Satu metode yang harus ditanamkan bagi setiap anak
adalah building character. Setiap
santri atau siswa bersama pendidik, belajar bagaimana sholat tepat
waktu, plus sunah
qabliyah dan ba’diyahnya. Belajar menghidupkan (ihyaus-sunnah),
tahajjud dan dhuha, puasa senin-kamis,
sedekah dan tilawah al-Qur’an. Lebih-lebih menghafalnya.
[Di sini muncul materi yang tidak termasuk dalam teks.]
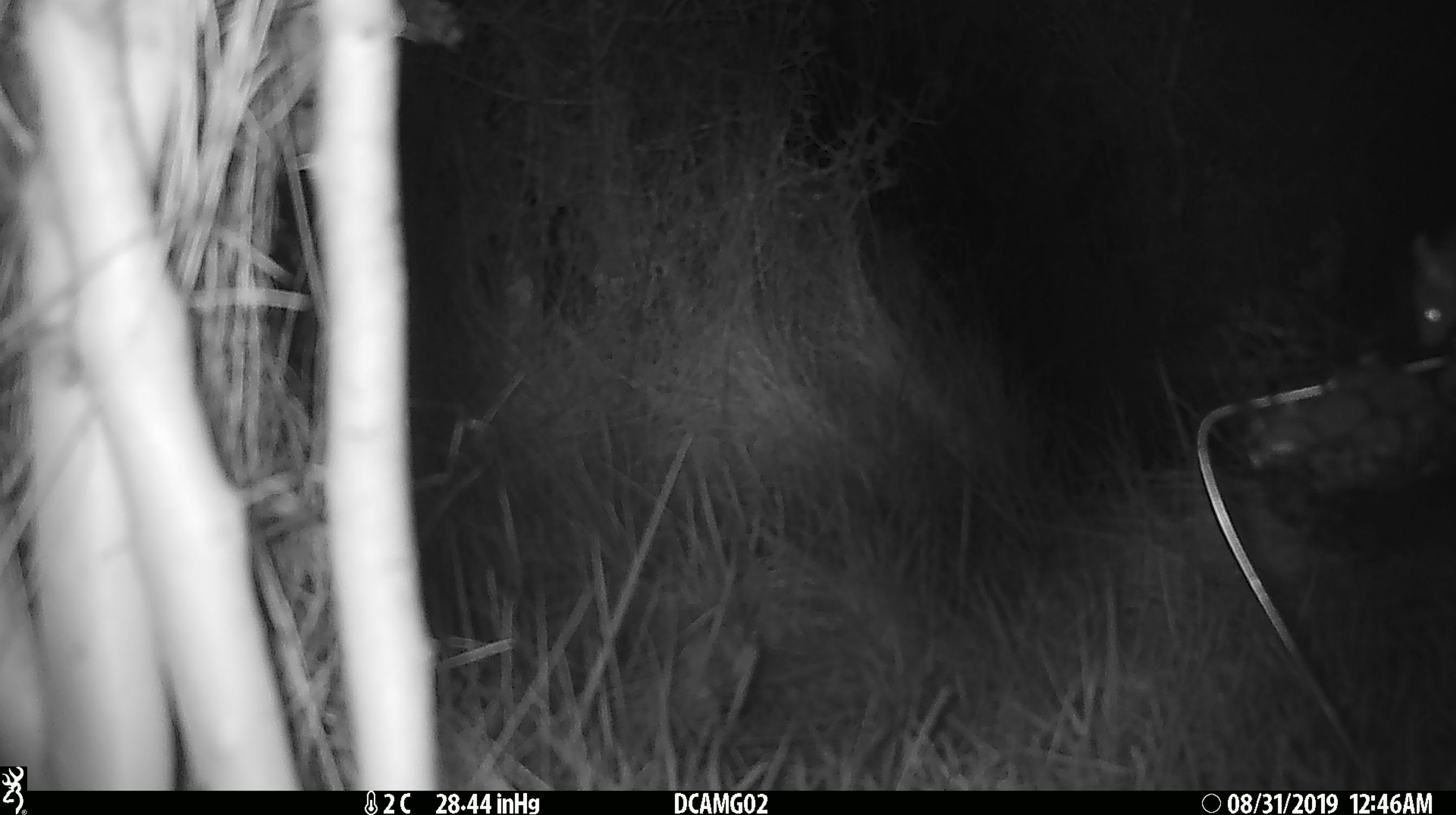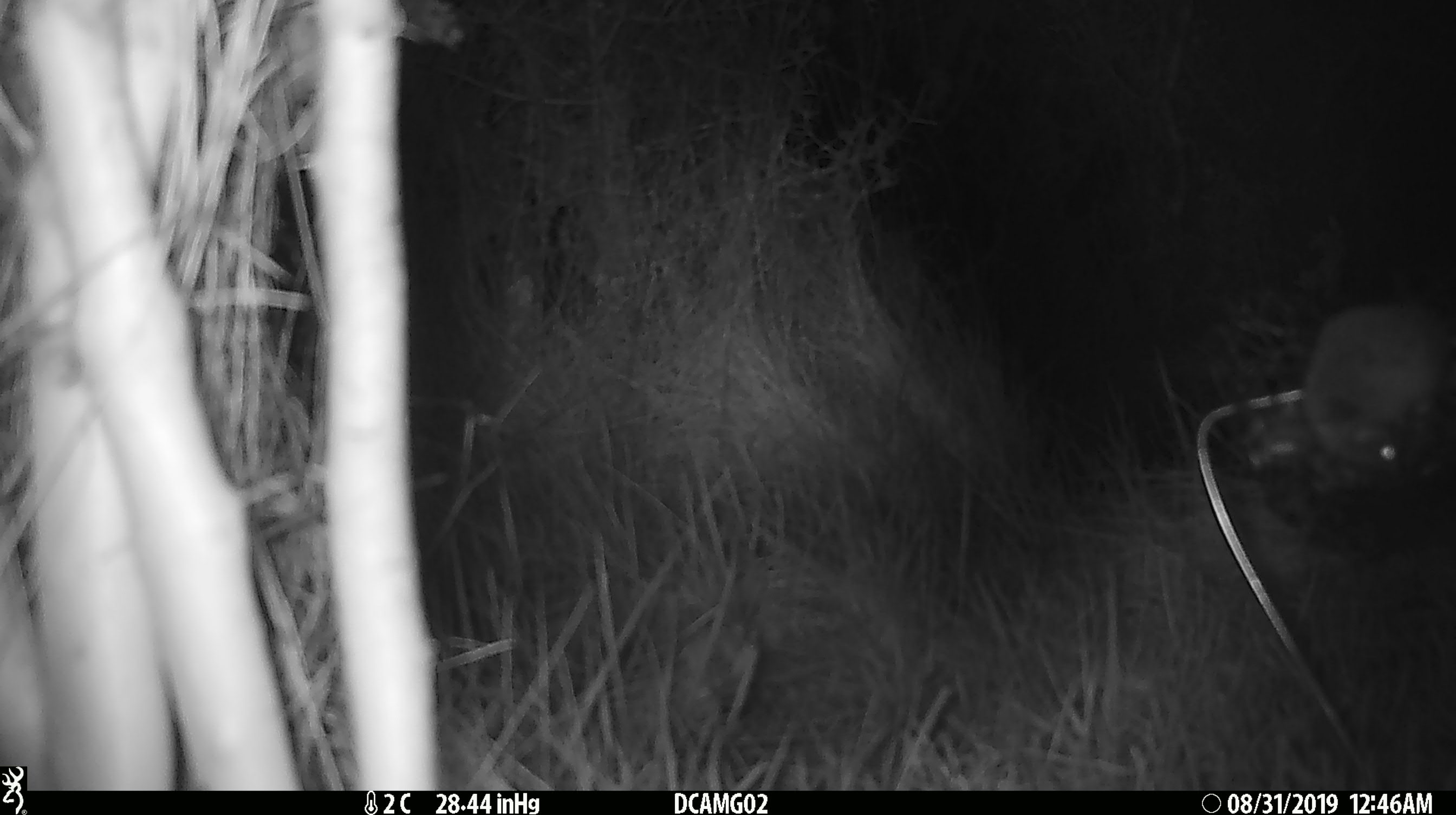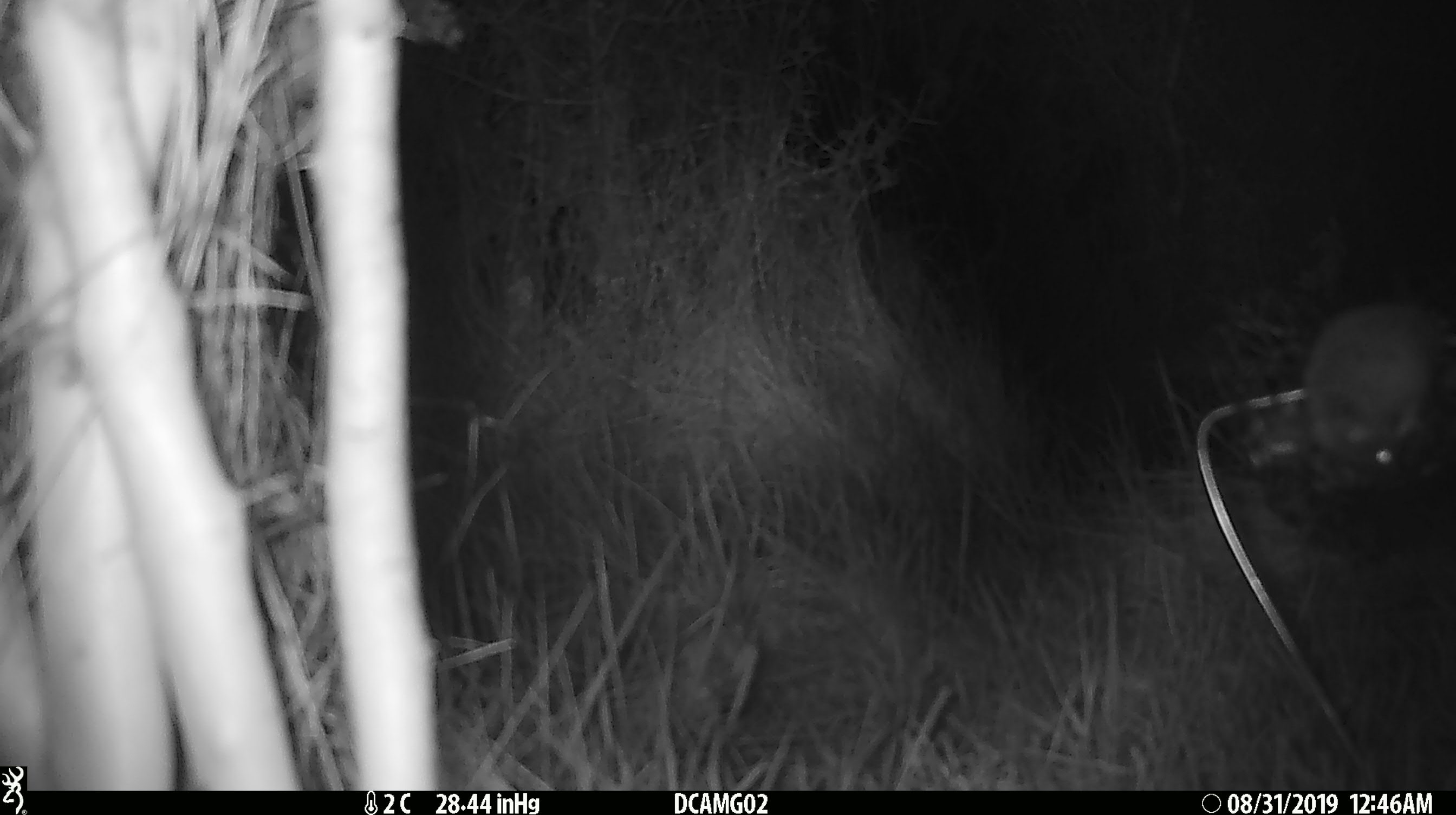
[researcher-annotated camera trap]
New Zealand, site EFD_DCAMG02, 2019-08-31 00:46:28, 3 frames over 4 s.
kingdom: Animalia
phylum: Chordata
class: Mammalia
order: Rodentia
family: Muridae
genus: Mus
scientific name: Mus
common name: mouse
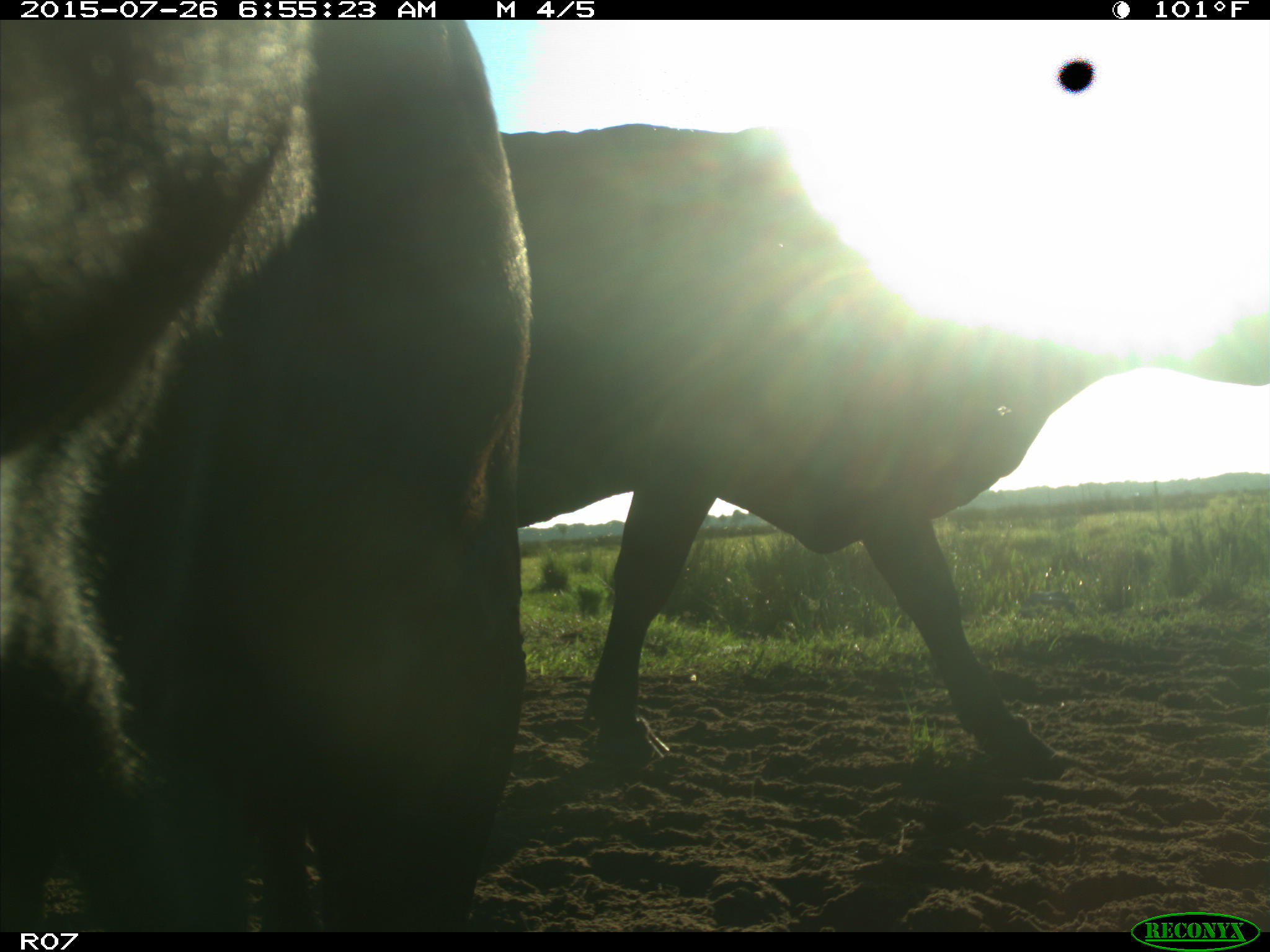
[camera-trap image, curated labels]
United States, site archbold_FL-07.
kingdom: Animalia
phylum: Chordata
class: Mammalia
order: Artiodactyla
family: Bovidae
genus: Bos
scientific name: Bos taurus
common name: domestic cow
Bos taurus (domestic cow).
Al-Qur’an sebagai mukjizat. Menawarkan siapa yang
ingin diberikan kehidupan yang sukses dunia, dan akhirat maka
pelajarilah al-Quran. mengamalkan al-Qur’an. Para Penghafal Qur’an
diberi restasi oleh Nabi, bahwa mereka memiliki kedudukan luar
biasa.”Sungguh,”kata
Rasulullah SAW, “ Allah
mempunyai’keluarga’diantara manusia.”
Para sahabat bertanya,”Siapakah mereka ya
Rasulullah?” Nabi menjawab,”Para
Ahli al-Qur’an. Merekalah
‘keluarga’Allah dan pilihan-pilihan-Nya”
(HR Ahmad). Bahkan Al-Qur’an memotivasi kita semua. Allah
berfirman: “Man ja’a bil hasanati falahu
asru amtsaaliha “ Bahwa
siapa yang berbuat kebaikan akan dibalas sepuluh kali kebaikan
(QS. 6.160). Tinggal kita, maukah diberi balasan kebaikan oleh Allah
SWT?
Anak-anak kita adalah amanah dari Allah SWT, yang harus
kita didik dengan didikan yang terbaik. Saatnya kita bersama
mengajarkan mereka dengan al-Qur’an, karena al-Qur’anlah gizi
yang terbaik untuk mereka konsumsi. Semoga bermanfaat.